Searching the Web with agents

Ex libris van Imre Bauer, originally downloaded from https://commons.wikimedia.org/wiki/File:Ex_libris_van_Imre_Bauer,_RP-D-1983-5-39.jpg. Original source: https://www.rijksmuseum.nl/nl/collectie/object/RP-D-1983-5-39–e5add3a3f9feeb31940132124916267c

This is the first part of a short series about Web searching / crawling. The second part is available here: On AI-assisted Web Search.

If you ever read about PowerBrowsing or, more recently, my vibe reversing post, you probably realised I am a Web junkie. I was a Web 1.0 lover, a Social Web enthusiast (before it became, as Tom Eastman wrote and Cory Doctorow referenced, five websites, each consisting of screenshots of text from the other four), then a Semantic Web researcher, and, since the AI slop era, a Web 1.0 mourner (no wonder I opened my own gopherhole a few years ago).

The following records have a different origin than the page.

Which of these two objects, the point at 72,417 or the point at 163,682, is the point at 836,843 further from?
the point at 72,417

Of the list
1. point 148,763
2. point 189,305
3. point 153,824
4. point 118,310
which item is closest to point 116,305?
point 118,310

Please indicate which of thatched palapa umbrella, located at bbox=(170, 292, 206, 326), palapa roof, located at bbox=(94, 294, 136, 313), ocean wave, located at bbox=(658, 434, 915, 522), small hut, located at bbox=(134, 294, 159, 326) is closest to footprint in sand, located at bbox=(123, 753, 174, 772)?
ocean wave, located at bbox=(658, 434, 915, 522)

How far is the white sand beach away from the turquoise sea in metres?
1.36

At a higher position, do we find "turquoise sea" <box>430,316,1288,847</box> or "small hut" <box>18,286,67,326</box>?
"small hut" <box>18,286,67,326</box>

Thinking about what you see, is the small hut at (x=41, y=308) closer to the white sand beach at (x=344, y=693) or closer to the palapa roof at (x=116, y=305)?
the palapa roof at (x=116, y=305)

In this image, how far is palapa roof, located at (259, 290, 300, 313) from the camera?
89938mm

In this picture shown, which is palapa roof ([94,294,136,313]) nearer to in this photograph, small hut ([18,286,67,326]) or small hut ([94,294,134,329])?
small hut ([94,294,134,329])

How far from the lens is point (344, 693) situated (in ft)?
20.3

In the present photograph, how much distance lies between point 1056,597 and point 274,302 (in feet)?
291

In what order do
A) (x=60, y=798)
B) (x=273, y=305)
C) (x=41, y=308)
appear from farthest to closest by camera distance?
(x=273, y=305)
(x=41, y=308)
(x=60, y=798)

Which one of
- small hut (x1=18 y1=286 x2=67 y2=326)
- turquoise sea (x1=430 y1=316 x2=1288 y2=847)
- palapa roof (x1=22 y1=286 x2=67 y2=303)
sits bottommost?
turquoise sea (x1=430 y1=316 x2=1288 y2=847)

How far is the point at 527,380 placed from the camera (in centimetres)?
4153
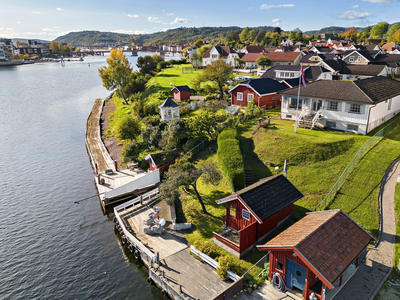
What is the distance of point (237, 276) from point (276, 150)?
18.1m

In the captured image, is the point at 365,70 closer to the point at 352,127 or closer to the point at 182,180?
the point at 352,127

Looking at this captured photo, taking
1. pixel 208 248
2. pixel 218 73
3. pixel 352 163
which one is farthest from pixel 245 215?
pixel 218 73

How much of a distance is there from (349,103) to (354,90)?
→ 1.93m

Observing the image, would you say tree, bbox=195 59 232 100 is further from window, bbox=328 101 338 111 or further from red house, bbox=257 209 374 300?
red house, bbox=257 209 374 300

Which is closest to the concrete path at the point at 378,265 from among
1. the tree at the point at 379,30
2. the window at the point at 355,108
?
the window at the point at 355,108

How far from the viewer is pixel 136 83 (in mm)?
82750

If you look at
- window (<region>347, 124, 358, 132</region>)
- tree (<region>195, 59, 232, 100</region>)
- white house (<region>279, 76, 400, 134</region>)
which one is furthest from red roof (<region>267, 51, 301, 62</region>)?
window (<region>347, 124, 358, 132</region>)

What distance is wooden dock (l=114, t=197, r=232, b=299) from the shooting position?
18844 millimetres

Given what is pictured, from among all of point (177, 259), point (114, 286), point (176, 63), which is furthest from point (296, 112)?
point (176, 63)

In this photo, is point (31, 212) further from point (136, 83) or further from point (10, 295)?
point (136, 83)

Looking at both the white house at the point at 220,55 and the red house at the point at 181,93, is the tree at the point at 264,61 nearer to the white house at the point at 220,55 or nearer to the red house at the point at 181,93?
the white house at the point at 220,55

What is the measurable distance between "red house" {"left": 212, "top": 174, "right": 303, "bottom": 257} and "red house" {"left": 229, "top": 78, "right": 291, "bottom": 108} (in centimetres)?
2807

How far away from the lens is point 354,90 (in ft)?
116

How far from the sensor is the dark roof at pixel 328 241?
50.8ft
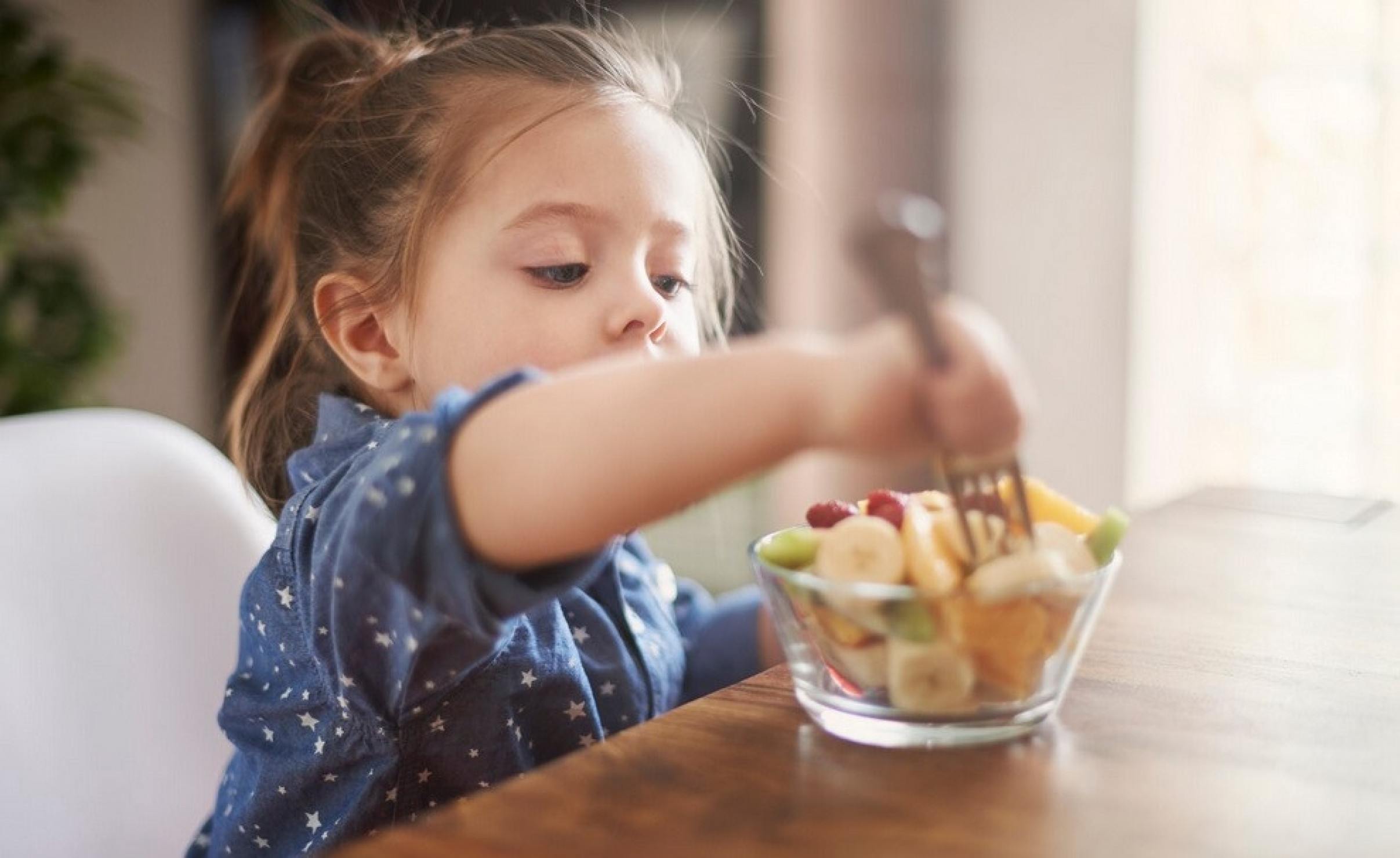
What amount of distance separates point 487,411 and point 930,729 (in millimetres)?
221

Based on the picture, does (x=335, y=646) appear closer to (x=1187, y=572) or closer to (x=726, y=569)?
(x=1187, y=572)

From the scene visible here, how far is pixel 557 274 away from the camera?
780 mm

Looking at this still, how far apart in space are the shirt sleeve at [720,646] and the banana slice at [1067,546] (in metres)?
0.46

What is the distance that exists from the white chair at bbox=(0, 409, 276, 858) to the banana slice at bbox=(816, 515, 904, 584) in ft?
1.98

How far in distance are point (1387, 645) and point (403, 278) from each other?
62cm

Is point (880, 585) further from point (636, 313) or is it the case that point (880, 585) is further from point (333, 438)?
point (333, 438)

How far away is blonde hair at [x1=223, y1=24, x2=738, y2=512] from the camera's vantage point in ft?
2.86

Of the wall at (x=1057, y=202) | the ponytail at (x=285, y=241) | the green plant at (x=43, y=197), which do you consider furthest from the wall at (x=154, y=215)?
the ponytail at (x=285, y=241)

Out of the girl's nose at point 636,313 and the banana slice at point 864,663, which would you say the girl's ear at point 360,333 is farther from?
the banana slice at point 864,663

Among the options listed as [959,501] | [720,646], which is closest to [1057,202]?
[720,646]

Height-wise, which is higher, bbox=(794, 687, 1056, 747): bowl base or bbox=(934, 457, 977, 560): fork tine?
bbox=(934, 457, 977, 560): fork tine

This is half of the reasons why I wrote this post, which is aimed at teaching you how you can build a very simple Web search agent, using a bunch of tools you might have already heard about: Pi, SearXNG, and llamafile. The other half relates to another thing I care a lot about, which is ownership of the tech you use.

You must ride this bike

My grandpa taught me how to ride a bike. Whenever he saw me struggling, he used to tell me: “you must ride the bicycle, not the other way around!”. This thought always stayed with me, as I found it could be applied to so many use cases aside from biking.

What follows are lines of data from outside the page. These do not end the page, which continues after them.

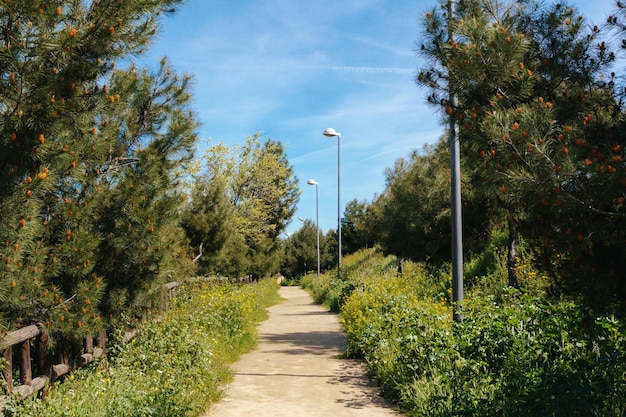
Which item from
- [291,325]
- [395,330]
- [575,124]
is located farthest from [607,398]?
[291,325]

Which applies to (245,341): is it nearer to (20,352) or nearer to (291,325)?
(291,325)

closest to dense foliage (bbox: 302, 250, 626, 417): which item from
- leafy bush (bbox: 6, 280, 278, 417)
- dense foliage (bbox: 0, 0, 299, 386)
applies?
leafy bush (bbox: 6, 280, 278, 417)

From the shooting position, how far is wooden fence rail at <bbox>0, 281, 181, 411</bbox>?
5270mm

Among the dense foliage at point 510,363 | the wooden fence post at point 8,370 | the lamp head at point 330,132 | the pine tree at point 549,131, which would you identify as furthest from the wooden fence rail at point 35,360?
the lamp head at point 330,132

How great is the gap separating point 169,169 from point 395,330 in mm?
4500

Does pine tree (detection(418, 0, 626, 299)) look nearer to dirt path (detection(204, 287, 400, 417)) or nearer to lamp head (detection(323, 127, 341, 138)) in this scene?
dirt path (detection(204, 287, 400, 417))

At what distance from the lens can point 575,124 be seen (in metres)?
4.42

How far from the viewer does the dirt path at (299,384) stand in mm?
6523

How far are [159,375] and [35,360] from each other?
1.71 m

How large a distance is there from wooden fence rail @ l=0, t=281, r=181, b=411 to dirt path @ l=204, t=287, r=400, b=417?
6.16 ft

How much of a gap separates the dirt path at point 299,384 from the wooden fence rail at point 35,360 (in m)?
1.88

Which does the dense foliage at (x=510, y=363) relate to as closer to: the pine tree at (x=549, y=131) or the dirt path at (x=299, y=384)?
the dirt path at (x=299, y=384)

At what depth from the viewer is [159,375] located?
6.56 meters

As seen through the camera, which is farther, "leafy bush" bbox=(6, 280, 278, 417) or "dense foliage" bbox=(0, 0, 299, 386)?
"leafy bush" bbox=(6, 280, 278, 417)
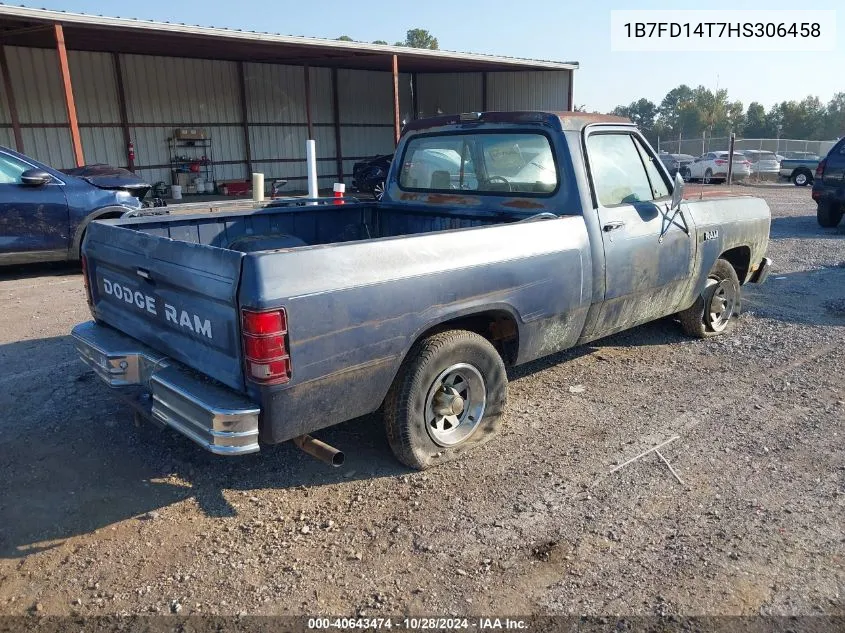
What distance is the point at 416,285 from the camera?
10.8ft

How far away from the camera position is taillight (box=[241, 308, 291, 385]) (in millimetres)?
2789

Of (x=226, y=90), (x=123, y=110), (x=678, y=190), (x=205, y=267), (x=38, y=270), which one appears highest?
(x=226, y=90)

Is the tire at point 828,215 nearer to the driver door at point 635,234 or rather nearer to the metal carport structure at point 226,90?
the driver door at point 635,234

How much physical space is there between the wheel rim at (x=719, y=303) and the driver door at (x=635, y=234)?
2.11 feet

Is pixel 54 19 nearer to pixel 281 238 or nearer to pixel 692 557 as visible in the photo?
pixel 281 238

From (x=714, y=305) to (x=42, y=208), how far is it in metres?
7.49

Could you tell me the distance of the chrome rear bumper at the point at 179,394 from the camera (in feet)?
9.37

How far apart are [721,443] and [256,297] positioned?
2.88m

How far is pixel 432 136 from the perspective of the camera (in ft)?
16.8

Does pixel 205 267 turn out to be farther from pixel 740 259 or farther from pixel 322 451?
pixel 740 259

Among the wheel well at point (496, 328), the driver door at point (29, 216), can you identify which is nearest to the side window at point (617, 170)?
the wheel well at point (496, 328)

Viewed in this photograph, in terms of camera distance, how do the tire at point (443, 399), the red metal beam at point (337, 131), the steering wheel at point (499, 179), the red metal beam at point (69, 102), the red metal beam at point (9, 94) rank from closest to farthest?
the tire at point (443, 399), the steering wheel at point (499, 179), the red metal beam at point (69, 102), the red metal beam at point (9, 94), the red metal beam at point (337, 131)

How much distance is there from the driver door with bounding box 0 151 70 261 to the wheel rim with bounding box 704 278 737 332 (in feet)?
23.9

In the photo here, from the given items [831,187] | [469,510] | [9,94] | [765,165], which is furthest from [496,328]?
[765,165]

With the evolution of the Web as a platform where people could not just passively consume, but also easily produce content (no wonder the term Read/Write Web was used to describe it), I could immediately tell that, very much like a bike, that was a technology supposed to be driven by people, not the other way around. The thing is, the general way it has been (and currently is) used is as a TV-on-steroids… Where steroids amplify its offering, but also the effects it has on us.

A handdrawn image of a man sitting on a couch in front of a TV showing white noise. The couch and the man are seen from behind and some smoke is coming out of the man’s head. The man looks collapsed and a can has fallen from his right hand on the floor. The TV static does not look hand-drawn. On the top-left corner, two numbers: 120-153. On the bottom right, two more: 201-234.

(image taken from Ovid’s riddle on 3564020356.org, September 2001)

I don’t think one needs to be a content producer to use the Web without being a passive spectator. From Searchlores times, Web search has been taught as a way to actively seek knowledge, and for this very reason I decided to write about it now. Some might object that delegating our choices and activities to an agent might make us, once more, passive. I agree in principle, which is why I will focus on making sure there is enough building and choices to keep your hands (and brains) busy.

If at this point you’d rather skim a plain list of commands instead of reading more of my thoughts, the original tutorial I wrote is on GitHub. What follows is basically the same recipe, with a bit more why baked in… Because I think it’s at least as important as the how.

Anatomy of a search agent

Regardless of their power and complexity, AI agents are usually built from the same five primitives:

A model (LLM) that, given your input message and a list of tools it can use to answer it, generates a response for you.
A set of tools, i.e. named, typed, callable functions that the model can invoke.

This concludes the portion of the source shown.